- **Exercise prompt**: Convert the part of the records that opens with the line containing "In this recorded" and runs through the end of the records into a Markdown table with the columns Row and Line. Give each non-blank line its own numbered row and leave out blank lines.

- **Data section**:
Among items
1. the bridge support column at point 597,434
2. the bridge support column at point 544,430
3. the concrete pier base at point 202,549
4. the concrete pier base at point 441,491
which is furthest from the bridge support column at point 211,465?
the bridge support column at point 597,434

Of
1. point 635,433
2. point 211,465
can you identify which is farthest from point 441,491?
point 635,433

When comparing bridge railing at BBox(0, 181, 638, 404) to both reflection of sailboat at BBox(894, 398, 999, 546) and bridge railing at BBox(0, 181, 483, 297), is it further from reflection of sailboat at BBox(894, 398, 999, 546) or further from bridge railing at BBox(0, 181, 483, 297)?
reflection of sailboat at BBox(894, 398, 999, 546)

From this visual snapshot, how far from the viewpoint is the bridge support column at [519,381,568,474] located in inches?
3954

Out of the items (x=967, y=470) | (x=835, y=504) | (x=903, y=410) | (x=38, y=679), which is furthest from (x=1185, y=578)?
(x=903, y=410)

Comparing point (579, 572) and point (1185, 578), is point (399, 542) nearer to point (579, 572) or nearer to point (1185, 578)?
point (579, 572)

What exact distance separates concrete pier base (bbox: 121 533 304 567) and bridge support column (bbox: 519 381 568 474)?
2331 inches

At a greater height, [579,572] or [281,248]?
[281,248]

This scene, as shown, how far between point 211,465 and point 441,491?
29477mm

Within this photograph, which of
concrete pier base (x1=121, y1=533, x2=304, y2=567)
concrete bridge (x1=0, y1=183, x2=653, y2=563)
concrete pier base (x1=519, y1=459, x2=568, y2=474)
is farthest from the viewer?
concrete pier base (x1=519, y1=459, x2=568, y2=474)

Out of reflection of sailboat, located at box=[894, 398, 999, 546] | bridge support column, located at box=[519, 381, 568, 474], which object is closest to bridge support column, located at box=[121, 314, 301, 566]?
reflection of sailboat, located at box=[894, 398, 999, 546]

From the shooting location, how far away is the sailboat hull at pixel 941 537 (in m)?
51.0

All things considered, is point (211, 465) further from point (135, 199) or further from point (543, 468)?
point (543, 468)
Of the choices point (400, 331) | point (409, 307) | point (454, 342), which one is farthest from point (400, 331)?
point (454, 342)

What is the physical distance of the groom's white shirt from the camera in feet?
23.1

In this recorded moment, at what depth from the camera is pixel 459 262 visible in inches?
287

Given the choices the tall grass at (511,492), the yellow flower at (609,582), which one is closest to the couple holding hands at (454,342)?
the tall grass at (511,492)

- **Complete response**:
| Row | Line |
|---|---|
| 1 | In this recorded moment, at what depth from the camera is pixel 459 262 visible in inches? |
| 2 | 287 |
| 3 | Given the choices the tall grass at (511,492), the yellow flower at (609,582), which one is closest to the couple holding hands at (454,342)? |
| 4 | the tall grass at (511,492) |